What is being asked: Output the listing from its start through the line containing "10 рублей Елец" as a numbered list, skipping any blank lines. Leave the pictures out and give only the text of each line.

*** Begin section ***

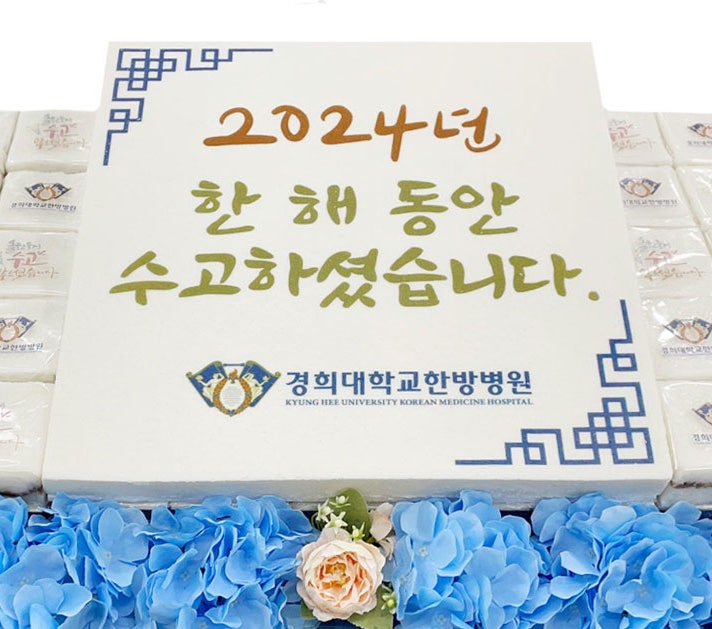 라이스푸드 설화 사진 2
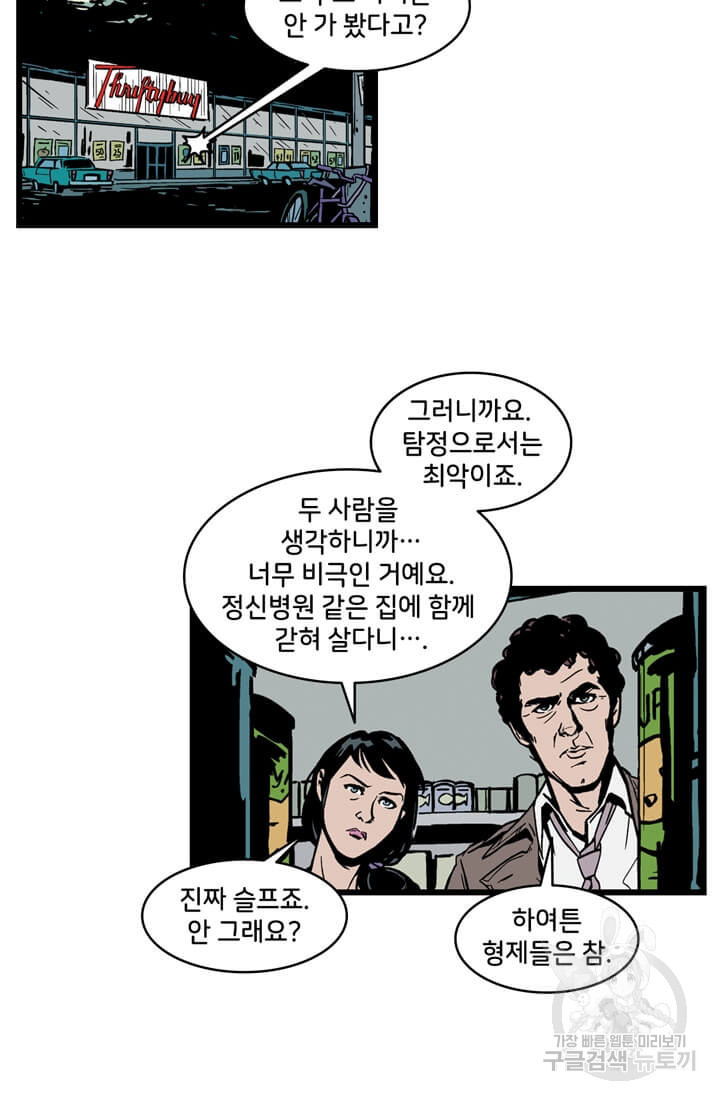 1656137658976yan4wp1eli.jpeg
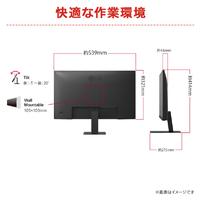 LGエレクトロニクス 24U631A-B 23．8型液晶ディスプレイ LG Monitor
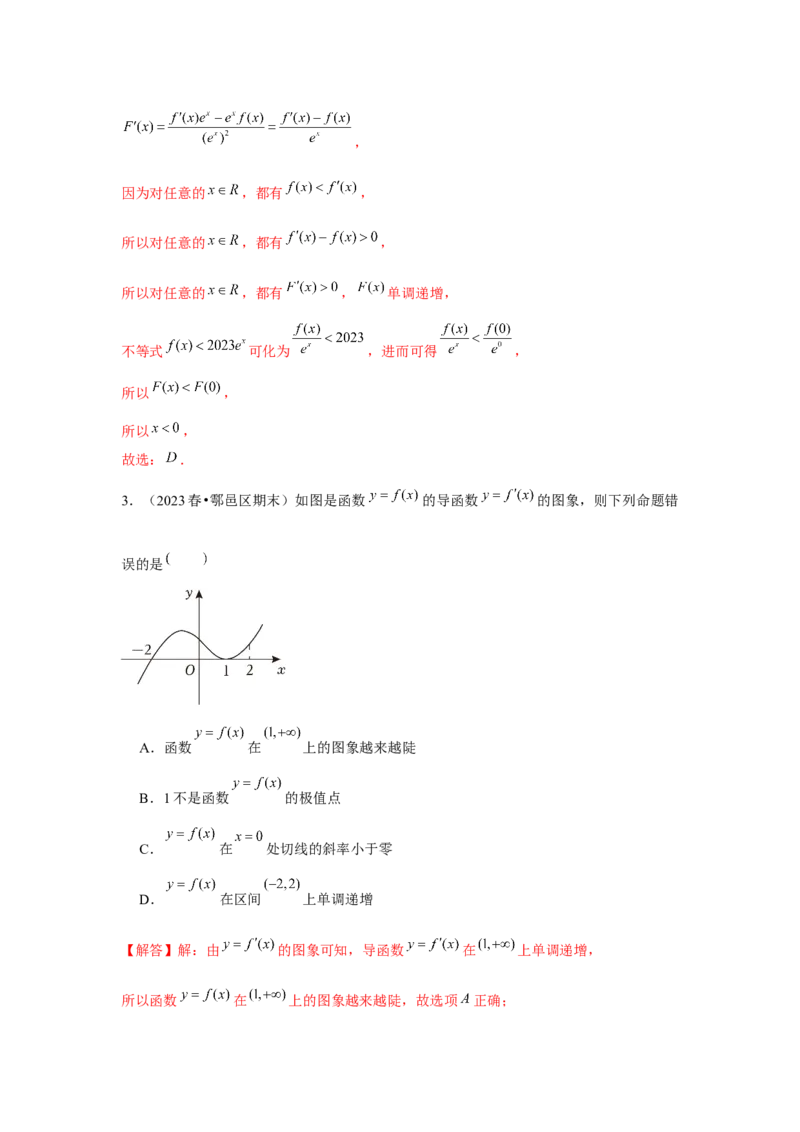 跟踪训练02导数与函数的单调性（解析版）_2.2025数学总复习_2024年新高考资料_3.2024专项复习_更新中2024年新高考数学一轮复习之题型归纳与重难专题突破提升（新高考专用）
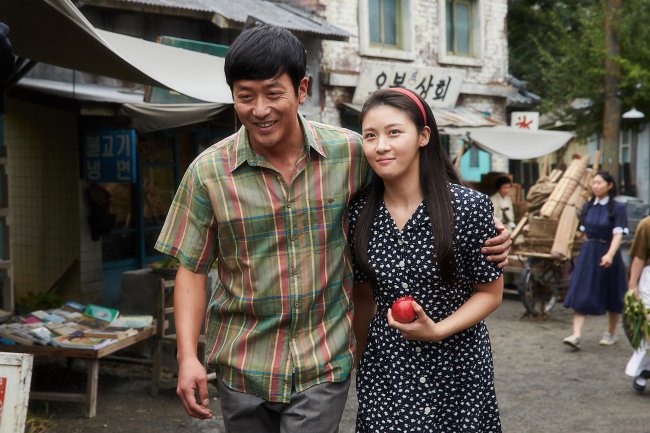 Len #MadConcreteDreams🏙 tweet media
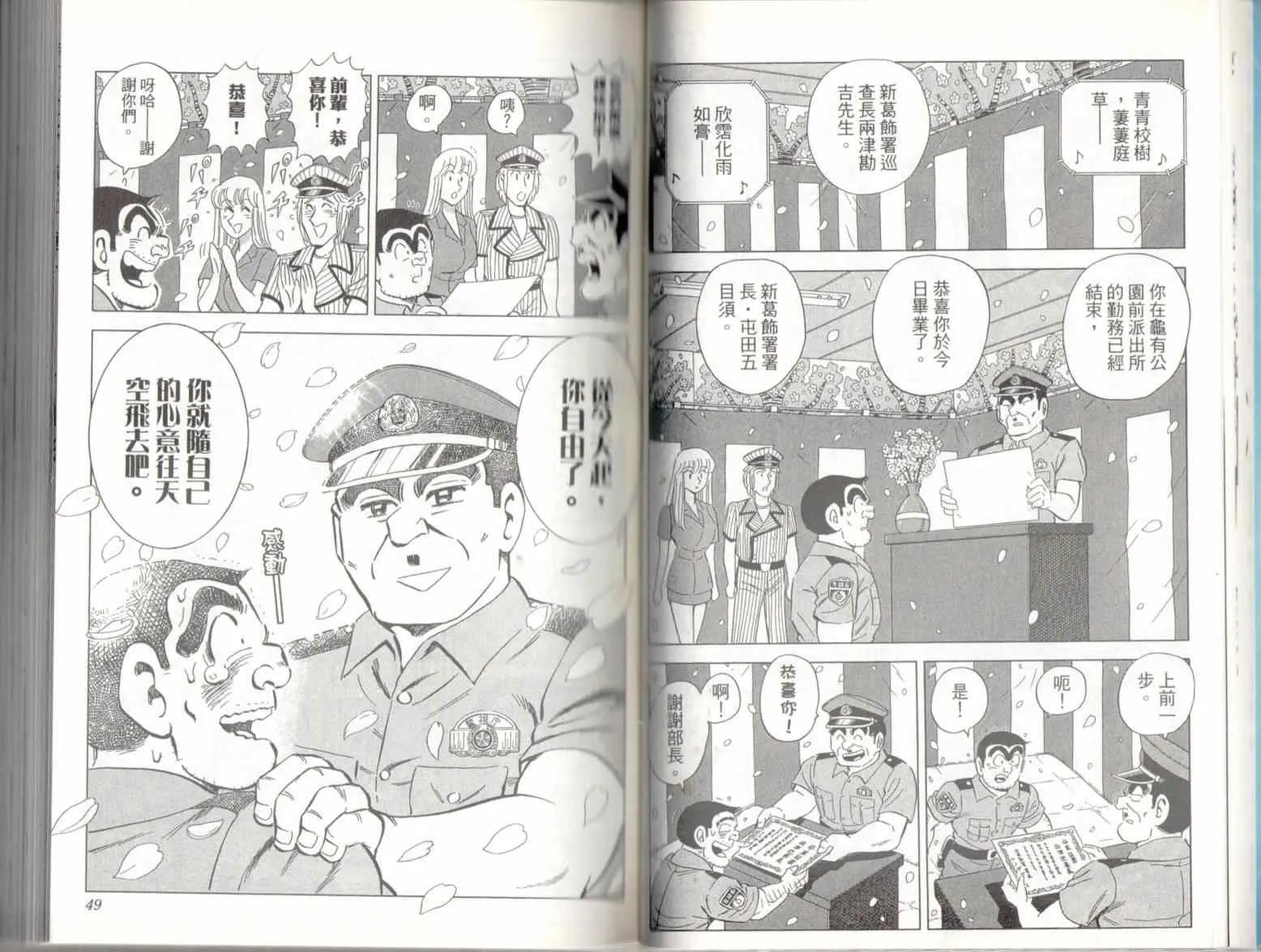 第136卷 第26页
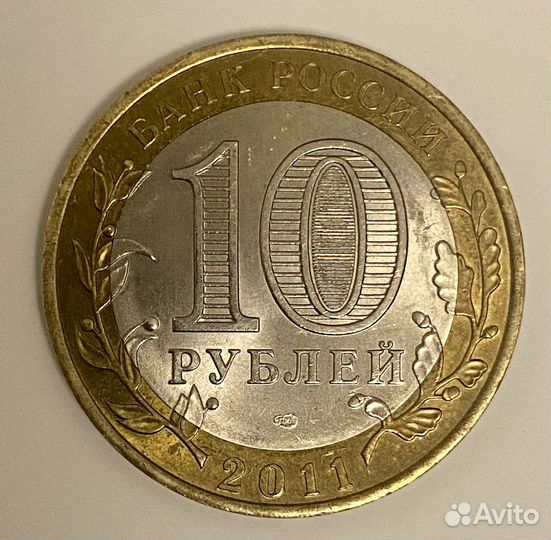 10 рублей Елец
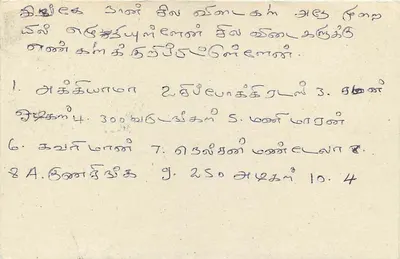 Sri Lanka — tarjeta postal con sello de 75 centavos — texto en tamil — Reverso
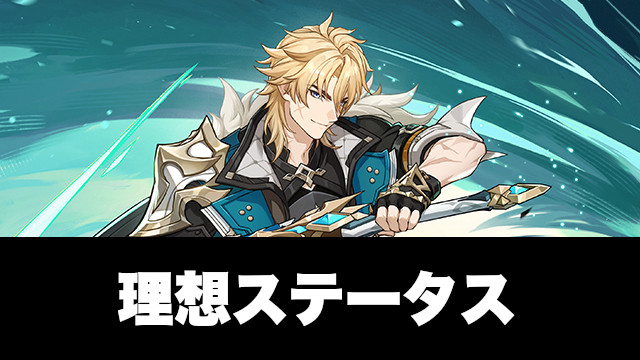 ファルカの理想ステータス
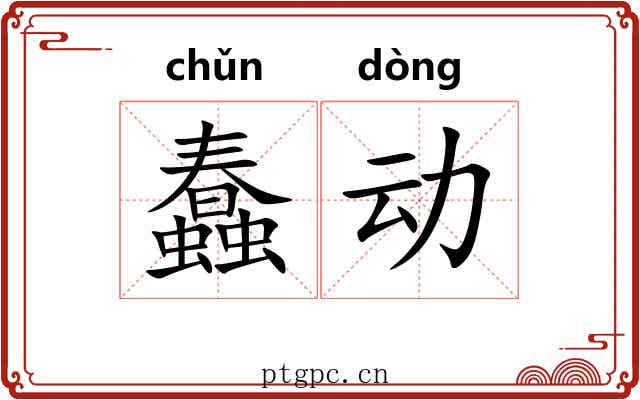 蠢动 蠢动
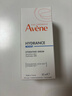 雅漾（Avene）恒潤肌活保濕精華露30ML 補水提亮膚色清爽敏肌化妝品冬天禮物 曬單實(shí)拍圖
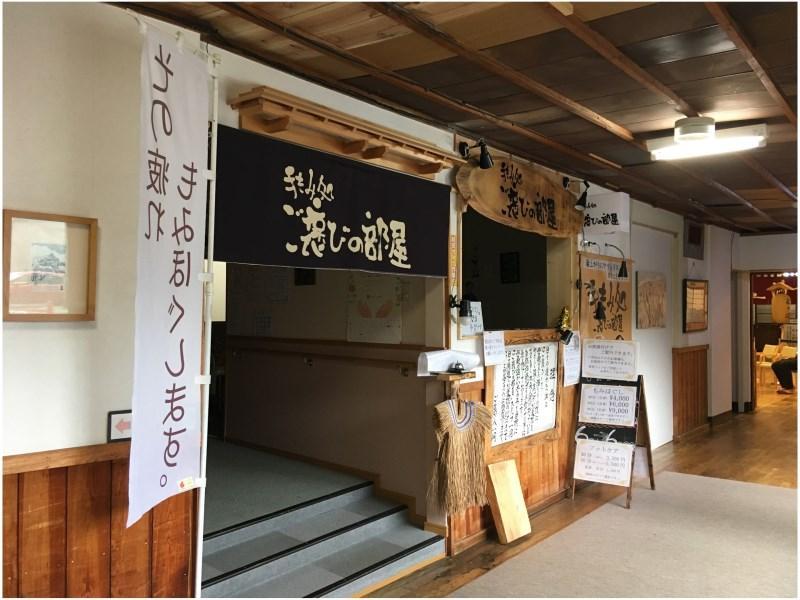 Sukayu Onsen Ryokan Aomori Eksteriør bilde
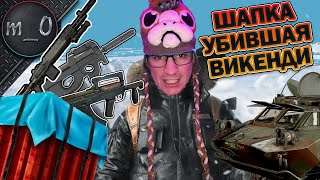 Шапка всколыхнувшая Викенди / Байт и кража БРДМ / BEST PUBG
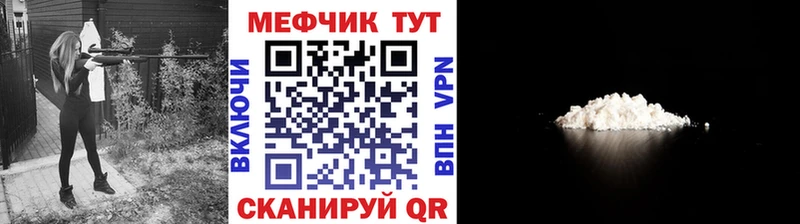 Мефедрон mephedrone  Новоржев 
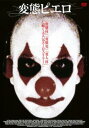 変態ピエロ 字幕のみ【洋画 中古 DVD】メール便可 レンタル落ち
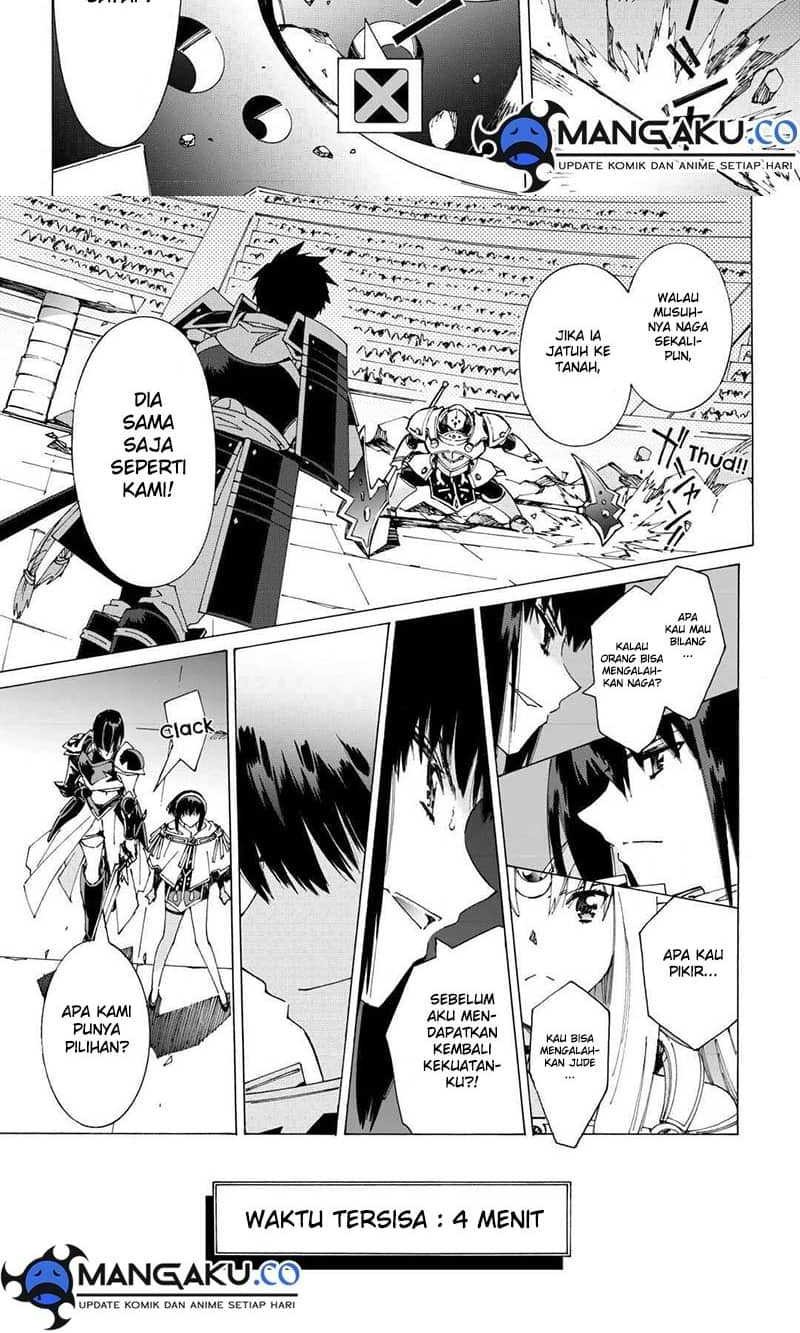 Argate Online Chapter 41 Gambar 3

*** End section ***

Solution for this task:
1.  라이스푸드 설화 사진 2
2.  1656137658976yan4wp1eli.jpeg
3.  LGエレクトロニクス 24U631A-B 23．8型液晶ディスプレイ LG Monitor
4.  跟踪训练02导数与函数的单调性（解析版）_2.2025数学总复习_2024年新高考资料_3.2024专项复习_更新中2024年新高考数学一轮复习之题型归纳与重难专题突破提升（新高考专用）
5.  Len #MadConcreteDreams🏙 tweet media
6.  第136卷 第26页
7.  10 рублей Елец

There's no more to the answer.